Cela fait maintenant quelques semaines que l’idée a été lancée : l’augmentation du forfait hospitalier est dans les tuyaux : augmentation à 18 euros ? Cette annonce n’a somme toute pas fait trop de vague. Il faut dire qu’en ce moment, les sujets sur les prélèvements ne manquent pas. Celui-ci mérite pourtant qu’on s’y attarde car il ne sera pas possible de jouer l’autruche encore longtemps.Certes, nous ne voudrions pas tomber dans le travers que nous dénoncions dans le billet précédent qui consiste à systématiquement à faire payer encore plus les usagers pour boucher le trou de la Sécu, sans réformer en profondeur le système. D’où la nécessité d’être précis en la matière et ne pas craindre d’avancer des solutions qui paraissent parfois douloureuses, mais sans lesquelles, on n’aurait aucun espoir de sauver notre système de santé et de protection solidaire. Au passage, on ne pourra s’empêcher de penser au cuisinier des dialogues de Platon qui avait plus de facilité pour obtenir l’assentiment des enfants que le médecin qui voulait les soigner avec une potion amère… Mais nous nous adressons ici à des citoyens adultes et responsables : autant, par conséquent, dire les vérités et sans détour.

[Données de lecture de graphiques]
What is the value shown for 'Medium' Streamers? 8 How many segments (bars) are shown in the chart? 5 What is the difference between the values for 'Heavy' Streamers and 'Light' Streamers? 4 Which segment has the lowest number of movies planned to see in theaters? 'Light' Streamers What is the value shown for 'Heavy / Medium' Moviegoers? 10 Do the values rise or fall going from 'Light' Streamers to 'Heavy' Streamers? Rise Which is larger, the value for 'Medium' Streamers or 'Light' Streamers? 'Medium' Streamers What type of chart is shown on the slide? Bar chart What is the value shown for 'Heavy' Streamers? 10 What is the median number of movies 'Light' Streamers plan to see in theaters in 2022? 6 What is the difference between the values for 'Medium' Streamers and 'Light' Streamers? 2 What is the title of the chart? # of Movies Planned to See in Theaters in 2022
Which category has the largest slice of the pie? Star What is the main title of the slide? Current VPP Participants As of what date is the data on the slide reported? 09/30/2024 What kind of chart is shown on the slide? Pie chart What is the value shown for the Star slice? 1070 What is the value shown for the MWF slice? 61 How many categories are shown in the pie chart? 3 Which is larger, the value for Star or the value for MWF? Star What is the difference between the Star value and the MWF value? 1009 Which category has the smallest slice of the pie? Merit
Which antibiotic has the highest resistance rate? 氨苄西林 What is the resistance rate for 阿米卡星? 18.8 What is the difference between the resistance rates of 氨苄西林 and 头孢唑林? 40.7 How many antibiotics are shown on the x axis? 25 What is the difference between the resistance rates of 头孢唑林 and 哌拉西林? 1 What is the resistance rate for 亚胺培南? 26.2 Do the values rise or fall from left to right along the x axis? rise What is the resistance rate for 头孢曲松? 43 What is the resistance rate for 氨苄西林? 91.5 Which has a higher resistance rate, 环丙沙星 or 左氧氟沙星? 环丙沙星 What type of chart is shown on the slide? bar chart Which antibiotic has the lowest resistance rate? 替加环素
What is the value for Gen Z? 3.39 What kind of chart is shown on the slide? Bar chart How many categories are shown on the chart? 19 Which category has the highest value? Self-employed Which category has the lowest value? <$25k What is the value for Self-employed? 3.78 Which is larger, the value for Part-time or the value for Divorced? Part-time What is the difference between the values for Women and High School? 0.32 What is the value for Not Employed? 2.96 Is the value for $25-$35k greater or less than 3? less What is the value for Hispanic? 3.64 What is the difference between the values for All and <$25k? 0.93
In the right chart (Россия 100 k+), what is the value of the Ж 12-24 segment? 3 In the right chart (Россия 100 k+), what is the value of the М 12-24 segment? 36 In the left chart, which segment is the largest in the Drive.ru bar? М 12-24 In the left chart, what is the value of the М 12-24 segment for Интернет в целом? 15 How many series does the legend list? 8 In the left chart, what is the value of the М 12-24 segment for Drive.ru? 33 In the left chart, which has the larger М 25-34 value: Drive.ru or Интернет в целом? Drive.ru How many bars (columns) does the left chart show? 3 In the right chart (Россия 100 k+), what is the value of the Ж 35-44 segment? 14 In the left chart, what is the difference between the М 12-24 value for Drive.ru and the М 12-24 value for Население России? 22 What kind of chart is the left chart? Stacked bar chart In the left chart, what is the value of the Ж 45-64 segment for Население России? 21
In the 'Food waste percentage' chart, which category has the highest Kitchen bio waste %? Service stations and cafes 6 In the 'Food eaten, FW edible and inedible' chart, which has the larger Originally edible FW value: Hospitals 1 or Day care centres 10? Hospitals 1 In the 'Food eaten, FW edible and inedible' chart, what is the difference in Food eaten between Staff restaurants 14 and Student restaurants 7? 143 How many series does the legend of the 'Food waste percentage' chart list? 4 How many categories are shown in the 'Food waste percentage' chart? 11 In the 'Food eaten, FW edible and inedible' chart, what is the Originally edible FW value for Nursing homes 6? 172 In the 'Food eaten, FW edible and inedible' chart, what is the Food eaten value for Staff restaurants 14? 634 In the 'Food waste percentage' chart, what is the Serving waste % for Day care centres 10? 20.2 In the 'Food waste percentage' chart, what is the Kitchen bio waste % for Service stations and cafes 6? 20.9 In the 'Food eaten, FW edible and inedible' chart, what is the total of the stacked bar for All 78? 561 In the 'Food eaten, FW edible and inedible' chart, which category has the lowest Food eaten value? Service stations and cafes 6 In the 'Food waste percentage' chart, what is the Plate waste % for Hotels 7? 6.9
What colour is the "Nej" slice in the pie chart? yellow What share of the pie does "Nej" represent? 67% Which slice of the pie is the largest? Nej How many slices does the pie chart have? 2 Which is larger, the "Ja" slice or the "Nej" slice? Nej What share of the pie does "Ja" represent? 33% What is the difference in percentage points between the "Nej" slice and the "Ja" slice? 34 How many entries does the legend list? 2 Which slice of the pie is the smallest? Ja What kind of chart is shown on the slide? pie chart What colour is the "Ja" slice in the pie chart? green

◆ **Tâches demandées**
**A.** Indiquez si chacune des affirmations suivantes concorde avec le texte sur le forfait hospitalier. Répondez par oui ou par non, puis citez mot pour mot le passage du texte qui tranche. (i) L'annonce de l'augmentation a provoqué de vives réactions. (ii) Dans les dialogues de Platon, le cuisinier obtenait l'assentiment des enfants plus facilement que le médecin. (iii) Le texte déclare s'adresser à des citoyens adultes et responsables.
**B.** Prolongez le texte sur le forfait hospitalier en reprenant juste après sa dernière phrase.

◆ **Réponses numérotées**
**A.**
(i) Non : « Cette annonce n’a somme toute pas fait trop de vague. »
(ii) Oui : « au cuisinier des dialogues de Platon qui avait plus de facilité pour obtenir l’assentiment des enfants que le médecin qui voulait les soigner avec une potion amère »
(iii) Oui : « nous nous adressons ici à des citoyens adultes et responsables »

**B.**
La première d’entre-elle est que la santé, si elle n’a pas de prix, a cependant un coût malgré ce que certains responsables politiques et syndicaux voudraient nous laisser croire depuis des années.
La seconde vérité est que, par conséquent, nous n’échapperons pas à des augmentations significatives des cotisations quelles qu’en soient les modalités : inutile de cacher la poussière sous le tapis.
La troisième vérité, c’est qu’il y aura des méthodes et solutions plus ou moins intelligentes et acceptables de procéder à des «réajustements». Ainsi, plutôt que d’augmenter de manière unique et globale le forfait hospitalier, on devrait habituer progressivement les usagers à payer le juste prix de la santé. C’est la raison pour laquelle je proposerais une augmentation modulable du forfait hospitalier en fonction de la durée du séjour. On pourrait imaginer une dégressivité de l’augmentation du forfait pour un séjour court, moyen ou long. Cette solution permettrait par exemple de ne pas trop pénaliser pour les patients les séjours moyens ou longs dans des spécialités ou activités telles que les soins de suite, la réadaptation fonctionnelle ou la psychiatrie.